Зина всю дорогу щебетала, восторгалась, что-то там болтала. И мы с Фаиной Георгиевной аж вздохнули с облегчением, когда удалось её, наконец, сплавить домой.
– Муля, ты что это накрутил такое? – с возмущением в голосе произнесла она, – ты выставил меня на всеобщее посмешище! Завтра вся Москва будет гудеть, что старуха Раневская выдвинула такие требования. А с нею никто из режиссёров работать не хочет. И вот зачем?
– Фаина Георгиевна, дорогая, – мягко проговорил я, – нам понемногу удалось сломить эту стену. Сейчас все режиссёры наперебой захотели вас к себе. Почему бы не воспользоваться ситуацией?
– Ну и как ты это представляешь?
– Турне по Европе с показом спектаклей в Ла Скала, Комеди Франсез и Ковент-Гарден, – скромно сказал я.
Фаина Георгиевна аж остановилась и посмотрела на меня с изумлением:
– Ты в своём уме, Муля? – печально спросила она, – у меня есть один знакомый, профессор Ройтенберг. Он отлично лечит душевнобольных. Даже в самых запущенных случаях. Я могу похлопотать за тебя.
– Спасибо, Фаина Георгиевна, – усмехнулся я. – Верьте мне, и вы уже скоро будете блистать на лучших сценах Европы.
– А сейчас кого ты считаешь, мне следует выбрать из режиссёров? – всё также грустно спросила Фаина Георгиевна.
Похоже, она мне ничуть не верила. Но спорить не захотела. Или не решилась.
– Я склоняюсь к Капралову-Башинскому, – ответил я, вспомнив, чем закончился наш разговор.
– Он же посредственность, – буркнула она недовольным тоном.
– Тем проще нам будет с ним работать, – ответил я, – вы сколько лет проработали с гениальным Завадским и чем для вас всё это окончилось?

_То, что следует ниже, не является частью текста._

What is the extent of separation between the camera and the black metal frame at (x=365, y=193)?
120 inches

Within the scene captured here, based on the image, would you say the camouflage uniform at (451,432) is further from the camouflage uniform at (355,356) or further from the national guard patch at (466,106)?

– Это всё Верка, – вздохнула она, намекая на Марецкую, но тут же просияла, – а ты видел, как её корёжило, когда за меня пили?
Я кивнул.
– И Любаня дулась, – она хихикнула, – ну и пусть позавидует. Ей полезно.
– Но пока вы продолжите работать у Глориозова. Он мне сильно должен.
– А потом?
– А потом мы начнём покорять мир.
Я провёл Фаину Георгиевну домой (сейчас она вернулась к себе, так что комната в коммуналке была закрыта). А сам пошёл домой.
В квартире, невзирая на столь позднее время, было светло. Все бегали, ругались, суетились.
На кухне рыдала Полина Харитоновна.
– Полина Харитоновна! Что случилось? – с тревогой спросил я.
– Ох, Муля, ты даже не представляешь, какая беда! – она смахнула слезу, губы её дрожали, – эта свинья Лилька сбежала с гадским Жасминовым. А Гришка напился и в отместку поджёг его театр!
А. Фонд
Муля, не нервируй… Книга 3
Глава 1
Дуся сердилась. Ох и сердилась.
Ну, вот как так-то?
Как можно было жениться на своей этой аспирантке, прости господи, и умотать с нею в какой-то Дом отдыха, а о том, что у Муленьки неприятности, даже не подумать?
А ведь неприятности и большие у него, у Муленьки нашего. Надежда Петровна вон даже слышать о сыне не хочет — обиделась сильно. Ну, а что тут обижаться? Как бы он не пошел на свадьбу-то? Чай не чужие люди. Вот как Дусе не хотелось, и то она пошла. Ещё и столами целых два дня руководила.
Нет, зря Надежда Петровна на Муленьку дуется. И Адиякова этого своего противного подговорила. И в Цюрих Муле не помогла уехать. Хотя нет, про Цюрих, это правильно. Нечего ему там, у буржуев этих загнивающих, делать. Пусть лучше Муленька здесь будет. Под Дусиным присмотром. А то совсем исхудал вон как. Такие щёчки были, как пышечки. А теперь что? Кожа да кости. Дусе уже соседям в глаза смотреть стыдно.
Но ничего, теперь уж Дуся возьмёт всё в свои руки и в первую очередь откормит Муленьку. Вот бы его ещё от пробежек этих дурацких отговорить. Лучше бы поспал утром подольше. Устаёт на работе поди.
Дуся вздохнула.
Нет, как ни крути, а придётся к Муленьке в коммуналку таки переселяться. Ну, а что, ширмой там можно отгородиться, у Модеста Фёдоровича где-то была в чулане, и нормально ей будет. Она-то привычная. А иначе он же сам не справляется.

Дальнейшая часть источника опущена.